Supplied passage:
There are also a few modular designs in the Chinese paperfolding tradition, notably the pagoda (from Maying Soong) and the lotus made from Joss paper.

Most traditional designs are however single-piece and the possibilities inherent in the modular origami idea were not explored further until the 1960s when the technique was re-invented by Robert Neale in the US and later by Mitsunobu Sonobe in Japan. The 1970s saw a sudden period of interest and development in modular origami as its own distinct field, leading to its present status in origami folding. One notable figure is Steve Krimball, who discovered the potential in  Sonobe's cube unit and demonstrated that it could be used to make alternative polyhedral shapes, including a 30-piece ball.

Since then, the modular origami technique has been popularized and developed extensively, and now there have been thousands of designs developed in this repertoire.

Notable modular paperfolders include Robert Neale, Sonobe, Tomoko Fuse, Kunihiko Kasahara, Tom Hull, Heinz Strobl and Ekaterina Lukasheva.

Types

Modular origami forms may be flat or three-dimensional. Flat forms are usually polygons (sometimes known as coasters), stars, rotors, and rings. Three-dimensional forms tend to be regular polyhedra or tessellations of simple polyhedra.

Modular origami techniques can be used to create lidded boxes which are not only beautiful but also useful as containers for gifts.  Many examples of such boxes are shown in Fabulous Origami Boxes by Tomoko Fuse.

There are some modular origami that are approximations of fractals, such as Menger's sponge.
Macro-modular origami is a form of modular origami in which finished assemblies are themselves used as the building blocks to create larger integrated structures. Such structures are described in Tomoko Fuse's book Unit Origami-Multidimensional Transformations (published in 1990).

Modeling systems

Robert Neale's penultimate module
Neale developed a system to model equilateral polyhedra based on a module with variable vertex angles. Each module has two pockets and two tabs, on opposite sides. The angle of each tab can be changed independently of the other tab. Each pocket can receive tabs of any angle. The most common angles form polygonal faces:

 60 degrees (triangle)
 90 degrees (square)
 108 degrees (pentagon)
 120 degrees (hexagon)

Each module joins others at the vertices of a polyhedron to form a polygonal face. The tabs form angles on opposite sides of an edge. For example, a subassembly of three triangle corners forms a triangle, the most stable configuration. As the internal angle increases for squares, pentagons and so forth, the stability decreases.

Data segment:
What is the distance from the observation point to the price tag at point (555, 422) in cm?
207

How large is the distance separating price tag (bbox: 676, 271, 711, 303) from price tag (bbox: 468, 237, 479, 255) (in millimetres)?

Problems to solve:
- a) According to the modular origami passage, how many pockets and tabs does each module in Robert Neale's system have?
- b) Please resume the modular origami passage right after its final sentence.
The listing isn't needed here.

Results for each task:
- a) Each module has two pockets and two tabs, on opposite sides.

- b)
Many polyhedra call for unalike adjacent polygons. For example, a pyramid has one square face and four triangular faces. This requires hybrid modules, or modules having different angles. A pyramid consists of eight modules, four modules as square-triangle, and four as triangle-triangle.

Further polygonal faces are possible by altering the angle at each corner. The Neale modules can form any equilateral polyhedron including those having rhombic faces, like the rhombic dodecahedron.

Mukhopadhyay module
The Mukhopadhyay module can form any equilateral polyhedron. Each unit has a middle crease that forms an edge, and triangular wings that form adjacent stellated faces. For example, a cuboctahedral assembly has 24 units, since the cuboctahedron has 24 edges.
Additionally, bipyramids are possible, by folding the central crease on each module outwards or convexly instead of inwards or concavely as for the icosahedron and other stellated polyhedra. The Mukhopadhyay module works best when glued together, especially for polyhedra having larger numbers of sides.

Notes and references

Bibliography

External links

 3dOrigamiArt.com Learn how to 3d Origami, tutorials and artist network.
  3D origami video tutorials by Arthur Vershigora.
 Kusudama Pictures
 Photo Gallery and Folding Instructions For Many Polyhedra and Variations
 Image of Menger's Sponge in origami
 Modular origami page
 Origami Geosphere Paper model of a Geodesic Sphere.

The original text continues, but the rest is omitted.